Sarah Oppenheimer’s Mind-Bending Artworks Alter Gallery Spaces And Our Experience Of Them
- Name
- Sara Hoppenheimer
- Words
- Devid Gualandris
New York-based artist Sarah Oppenheimer creates eye-catching minimal installations that explore the relationship between architecture, movement, and perception within the gallery space.
Centered on themes including the manipulation of thresholds and transition spaces, movement, and tactile engagement, Oppenheimer’s art aims to disorient spatial experience and perception of the room while physically transforming their surroundings. Showcased in major institutions around the globe, her work engages with the restructuring, heightening, or negating of boundaries between and within architectural spaces. In her site-specific installations, panels, windows, doors, and walls transform and reconfigure the rooms they inhabit, both physically and perceptually, as visitors move around or interact with them.
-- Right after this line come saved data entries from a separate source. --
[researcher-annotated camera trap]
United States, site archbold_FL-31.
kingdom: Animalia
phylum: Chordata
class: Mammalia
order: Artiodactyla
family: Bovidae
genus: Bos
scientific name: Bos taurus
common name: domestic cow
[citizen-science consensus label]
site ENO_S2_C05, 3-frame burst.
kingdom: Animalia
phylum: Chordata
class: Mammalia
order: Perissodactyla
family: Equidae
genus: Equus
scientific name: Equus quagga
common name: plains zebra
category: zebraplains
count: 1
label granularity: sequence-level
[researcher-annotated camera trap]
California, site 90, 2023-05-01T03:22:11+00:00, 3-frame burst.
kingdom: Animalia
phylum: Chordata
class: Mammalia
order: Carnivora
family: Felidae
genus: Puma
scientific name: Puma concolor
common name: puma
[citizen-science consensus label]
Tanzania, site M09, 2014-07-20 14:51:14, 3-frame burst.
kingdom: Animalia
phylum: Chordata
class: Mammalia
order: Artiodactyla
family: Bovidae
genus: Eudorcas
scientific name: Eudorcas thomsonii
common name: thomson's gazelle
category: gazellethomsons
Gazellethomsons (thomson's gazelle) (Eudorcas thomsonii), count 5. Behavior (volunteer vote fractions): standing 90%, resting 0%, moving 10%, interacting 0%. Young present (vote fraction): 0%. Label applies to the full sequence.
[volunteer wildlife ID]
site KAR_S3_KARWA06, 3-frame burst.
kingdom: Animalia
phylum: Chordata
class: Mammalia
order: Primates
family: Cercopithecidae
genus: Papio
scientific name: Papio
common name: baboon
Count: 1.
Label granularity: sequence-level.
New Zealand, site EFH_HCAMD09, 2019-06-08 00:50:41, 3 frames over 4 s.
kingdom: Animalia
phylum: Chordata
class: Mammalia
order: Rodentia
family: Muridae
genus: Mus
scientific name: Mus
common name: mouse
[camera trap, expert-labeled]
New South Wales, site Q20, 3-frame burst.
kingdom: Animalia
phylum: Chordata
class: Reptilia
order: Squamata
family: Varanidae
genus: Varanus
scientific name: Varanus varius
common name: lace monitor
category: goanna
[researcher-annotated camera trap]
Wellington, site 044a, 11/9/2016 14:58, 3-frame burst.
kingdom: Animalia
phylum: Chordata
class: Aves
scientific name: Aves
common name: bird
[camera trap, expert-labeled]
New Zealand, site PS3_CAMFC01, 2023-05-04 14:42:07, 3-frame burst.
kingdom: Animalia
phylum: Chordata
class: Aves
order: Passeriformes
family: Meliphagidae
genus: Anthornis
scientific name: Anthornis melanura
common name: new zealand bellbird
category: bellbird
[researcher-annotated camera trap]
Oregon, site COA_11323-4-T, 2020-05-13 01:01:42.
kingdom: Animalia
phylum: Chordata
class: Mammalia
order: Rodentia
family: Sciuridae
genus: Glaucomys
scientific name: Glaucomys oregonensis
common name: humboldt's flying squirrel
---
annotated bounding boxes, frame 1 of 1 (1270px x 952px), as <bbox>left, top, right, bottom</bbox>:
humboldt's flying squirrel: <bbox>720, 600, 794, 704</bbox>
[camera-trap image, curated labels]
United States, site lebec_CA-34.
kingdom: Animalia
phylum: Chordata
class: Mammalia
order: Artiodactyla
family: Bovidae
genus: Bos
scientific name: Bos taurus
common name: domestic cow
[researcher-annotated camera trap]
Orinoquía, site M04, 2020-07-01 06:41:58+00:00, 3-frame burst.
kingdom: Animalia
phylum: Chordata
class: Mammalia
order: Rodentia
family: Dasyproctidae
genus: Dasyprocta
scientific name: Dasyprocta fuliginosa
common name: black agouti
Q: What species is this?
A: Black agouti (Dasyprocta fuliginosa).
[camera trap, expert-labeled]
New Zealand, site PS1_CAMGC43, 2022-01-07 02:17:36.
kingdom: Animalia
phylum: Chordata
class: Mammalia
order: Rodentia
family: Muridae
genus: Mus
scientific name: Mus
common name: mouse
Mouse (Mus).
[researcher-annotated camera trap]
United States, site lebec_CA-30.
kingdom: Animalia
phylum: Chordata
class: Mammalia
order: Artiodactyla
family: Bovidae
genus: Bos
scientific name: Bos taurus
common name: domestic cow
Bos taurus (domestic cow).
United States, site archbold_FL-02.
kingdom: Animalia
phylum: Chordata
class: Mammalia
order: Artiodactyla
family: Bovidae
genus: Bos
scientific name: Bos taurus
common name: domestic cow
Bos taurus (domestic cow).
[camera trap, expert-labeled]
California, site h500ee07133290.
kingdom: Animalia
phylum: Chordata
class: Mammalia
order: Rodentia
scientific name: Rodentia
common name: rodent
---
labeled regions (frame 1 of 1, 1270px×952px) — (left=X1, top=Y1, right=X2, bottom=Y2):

Oppenheimer has made the investigations of human interaction with architecture the core of her art. Modulating the flow of light and people, and connecting and dividing architecture, her thresholds and transition spaces produce complex perceptual illusions, which are further enhanced by the use of glass and its reflections. Often consisting of architectural elements with hidden mechanical components that visitors unconsciously activate to rotate, manipulate, and alter the architecture of adjoining spaces, the artist’s works propose an understanding of architecture as a controllable environment rather than a durable construction. Making physical contact a fundamental element of the artwork, Oppenheim also transgresses tactile restrictions that are often imposed by cultural institutions, empowering visitors to touch and experience the art first-hand.